PAGE EXTRACT |

>>>>>

Hmmm, just reading about TrueSkill 2. Interesting ... a significant upgrade of sorts, with a detailed paper, but can't find any code on offer yet. Paper only published in March 2018. Of note though is that they generate the code using Infer.NET, apparently a package that lets you specify the factor graph in an abstract way, and will generate code that solves the factor graph. Sounds neat. I see a future possibly for more easily tuned Baysian skill models. Who knows?
Just got confirmation from Minka that there are no plans to release TrueSkill 2 code the way TTT code was released. To wit if the community wants to leverage learnings Microsoft Research are sharing in the TrueSkill 2 paper it seems for now it demands a reimplementation. But the pointers to Infer.NET and the way these factor graphs are created is enough to get someone with time and motivation started. On my todo list but somewhere down at that level that might be done in retirement ;-).
Hi all, I have just publicly released a Python package for estimating time-varying skills based on the entire history of matches. It can be thought of as an extension of TTT (the time dynamics are more general). You can find it here: https://github.com/lucasmaystre/kickscore
It's based on a paper I'll present later this summer at the KDD conference: https://arxiv.org/abs/1903.07746
Note that at the moment it only supports pairwise comparisons (either 1-vs-1, or many-vs-many).

<<<<<

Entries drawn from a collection
>>>>>

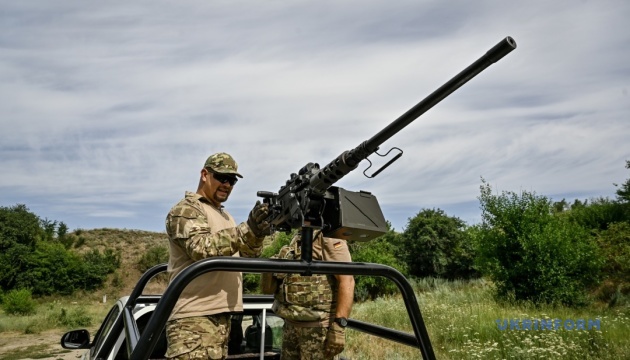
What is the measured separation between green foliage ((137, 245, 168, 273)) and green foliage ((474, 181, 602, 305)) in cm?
3746

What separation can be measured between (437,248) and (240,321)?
24.3 metres

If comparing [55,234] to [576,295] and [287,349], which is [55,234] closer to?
[576,295]

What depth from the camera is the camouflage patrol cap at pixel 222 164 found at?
2.93 m

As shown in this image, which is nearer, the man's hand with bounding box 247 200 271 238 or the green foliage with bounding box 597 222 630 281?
the man's hand with bounding box 247 200 271 238

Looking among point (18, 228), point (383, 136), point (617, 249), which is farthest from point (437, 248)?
point (18, 228)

<<<<<

PROMPT A | Give again the passage of the skill-rating thread starting with "Hi all, I have" and going on through "1-vs-1, or many-vs-many).", word for word.
PROMPT B | Update the entries above by replacing "green foliage" with "green shrubs" everywhere it appears, changing nothing else. Leave the pictures out of your answer.

EXERCISE RESPONSE A |
Hi all, I have just publicly released a Python package for estimating time-varying skills based on the entire history of matches. It can be thought of as an extension of TTT (the time dynamics are more general). You can find it here: https://github.com/lucasmaystre/kickscore
It's based on a paper I'll present later this summer at the KDD conference: https://arxiv.org/abs/1903.07746
Note that at the moment it only supports pairwise comparisons (either 1-vs-1, or many-vs-many).

EXERCISE RESPONSE B |
What is the measured separation between green shrubs ((137, 245, 168, 273)) and green shrubs ((474, 181, 602, 305)) in cm?
3746

What separation can be measured between (437,248) and (240,321)?
24.3 metres

If comparing [55,234] to [576,295] and [287,349], which is [55,234] closer to?
[576,295]

What depth from the camera is the camouflage patrol cap at pixel 222 164 found at?
2.93 m

As shown in this image, which is nearer, the man's hand with bounding box 247 200 271 238 or the green shrubs with bounding box 597 222 630 281?
the man's hand with bounding box 247 200 271 238

Looking among point (18, 228), point (383, 136), point (617, 249), which is farthest from point (437, 248)?
point (18, 228)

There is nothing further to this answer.